Freed from managing liquidity risks with a digital euro in place, regulations on lending and other key activities could be peeled back, he said. Taxpayer-funded bailouts may no longer be necessary either.
“So the central bank wouldn’t have to change interest rates and we will be able to take monetary policy decisions without having to worry about the impact on banking stability.”
“There are other effects, for example, dealing with the centralization of financial decisions or separating monetary policy from government finances. And there’s a very important effect for Europeans because if we had a digital euro, then we could have a real European monetary union.
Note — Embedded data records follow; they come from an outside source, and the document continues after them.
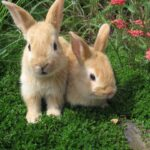 White and Brown color Rabbit Wallpapers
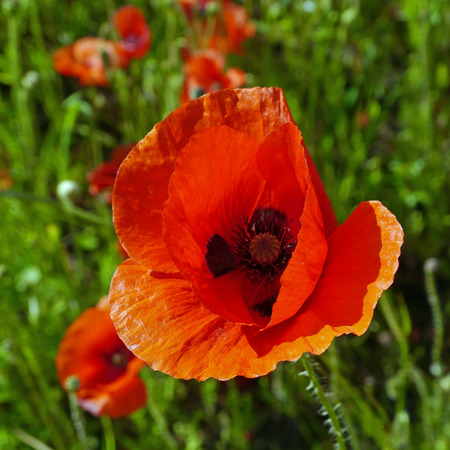 Nahaufnahme von einer einzigen roten Mohn wächst in der Wildnis mit einem Sommer Wiese Hintergrund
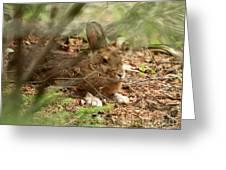 Hidden Hare Greeting Card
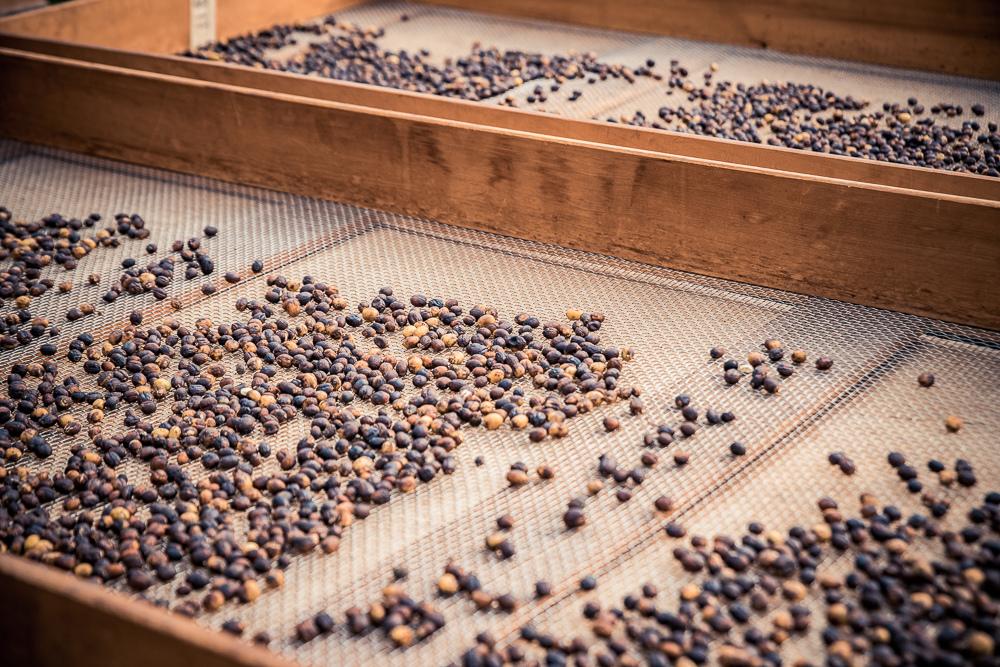 大鋤花間咖啡生態農場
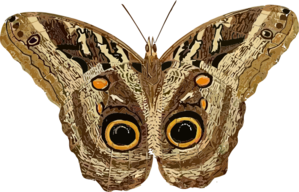 png free library Clip art at clker. Moth clipart.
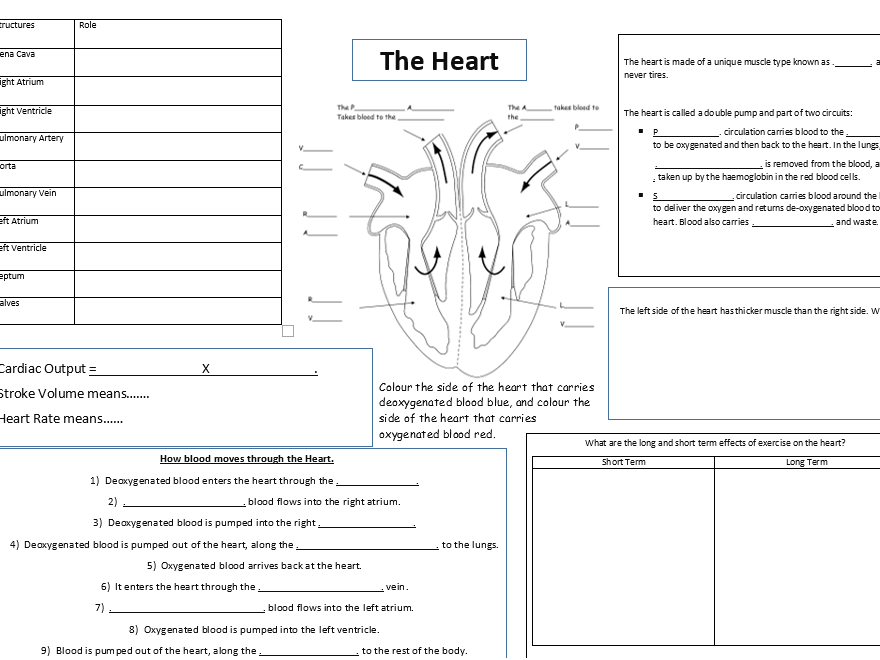 The Heart By Beccir43 Teaching Resources Tes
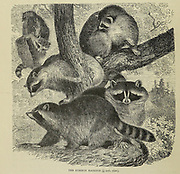 The common Raccoon (Procyon lotor), From the book ' Royal Natural History ' Volume 2 Edited by Richard Lydekker, Published in London by Frederick Warne & Co in 1893-1894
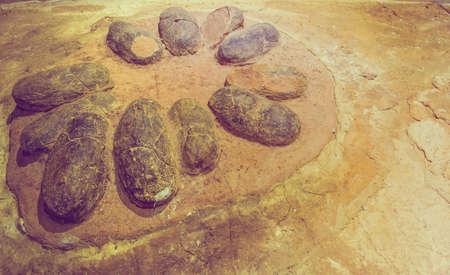 Afbeelding van ei fossiele dinosaurus op rotsachtergrond.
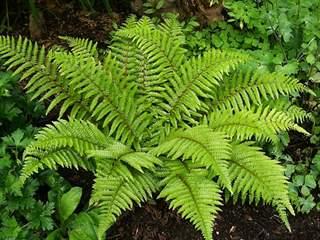 تفسير رؤية نبات السرخس في المنام أو الحلم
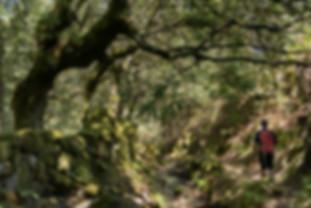 portugal-peneda-moinhos-parada-hike-2.jp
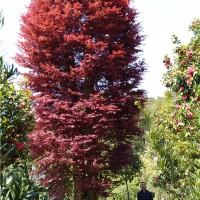 浏阳大红枫树苗种植基地 浏阳大红枫树苗供应价格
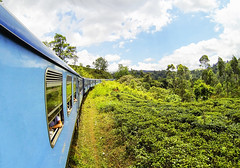 SriLanka-2016-0050 (Mariss Balodis) Tags: srilanka tropics travel vacation teaplantation tea paradise adventure summer ocean culture surfing surfer water explore srilankan beach sand sunset sunrise mountains landscape town city local wallpaper nature ella exotic train blue green sky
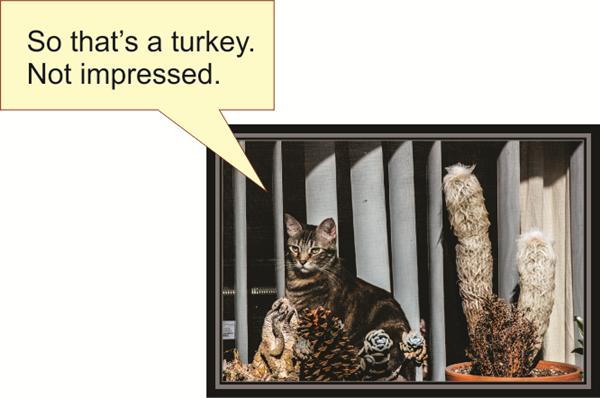 So that's a turkey. Not impressed.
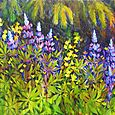 Lupine, Fish Creek
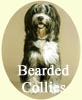 Bearded Collies paintings - Dog portraits by Isabel Clark, pet portraits artist.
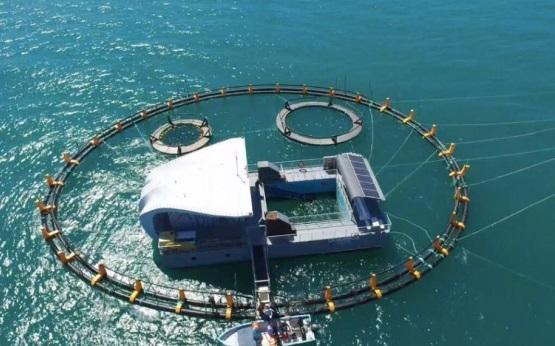 Semarnat supervisa santuario de la vaquita marina en BC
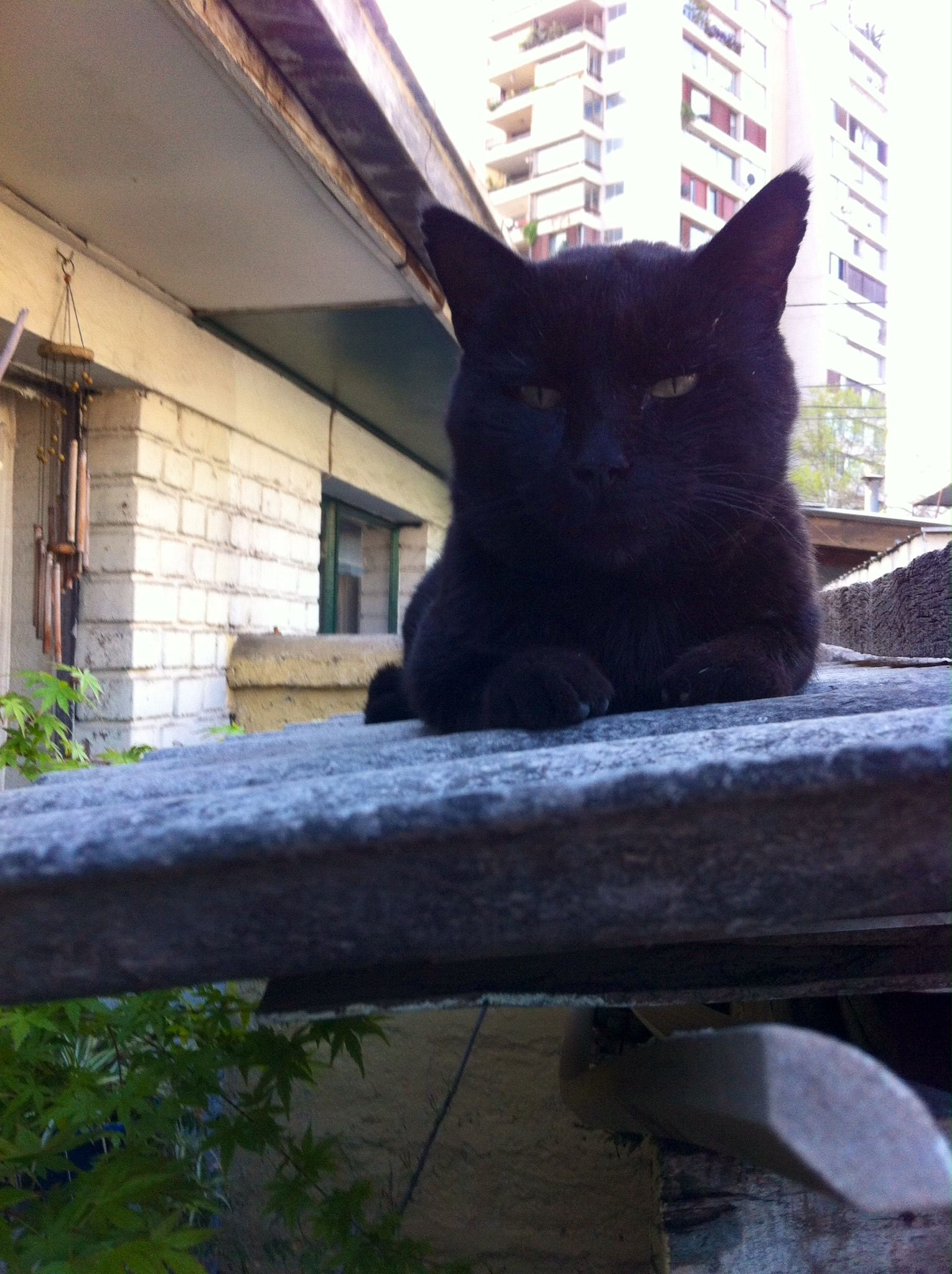Fellow Cat! My friend Gatun...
What we have at the moment is just physical money, coins, notes,” Ordóñez said.
Still, the feasibility and merits of CBDCs are up for debate . Fellow expert Ignazio Angeloni, a current board member of the ECB, argued that by issuing a digital euro, “a regulator-supervisor [like the ECB] should not be a market participant.” The rules of fair competition would be violated.
German Social Democrat lawmaker Joachim Schuster also wondered if a digital euro is worthwhile if consumers faced hassles like account limits. “What’s the point of this for the consumer … do you think it would actually be used?”
Yet the former Spanish central banker remains unfazed. As the key legislator guiding negotiations in the parliament, Stefan Berger, made clear: “I want to create a situation where the European Parliament makes it obvious that we want a digital euro.”
The ECB has yet to make a decision on issuing a digital euro, although the bank has recently begun preparing for a potential implementation after a phase of investigation.
Ordóñez has long been fascinated by the concept of CBDCs. In a 2018 speech , the former central banker, who was in post at the Bank of Spain between 2006 and 2012, argued that (then) recent advances in computing capacity enabled central banks to issue digital money.
The former central banker has also stuck remarkably close to the arguments he made five years ago. This hypothetical digital money would radically transform banking, because such “Secure Money” deposited in central banks would avoid banking crises that currently impose immense social costs. Private banks would lose key privileges and protections, and credit markets could be fully open to competition and innovation.
This “pandora’s box” could force private banks as we know them to either transform or disappear, he said, though such systemic change usually occurs slowly over time. To date, this has not happened. Although CBDCs are in a relatively early stage of development across the globe, with only a few countries fully rolling them out.
In the case of Nigeria, one of the first to issue a CBDC, limited enthusiasm has characterized the project’s reception thus far.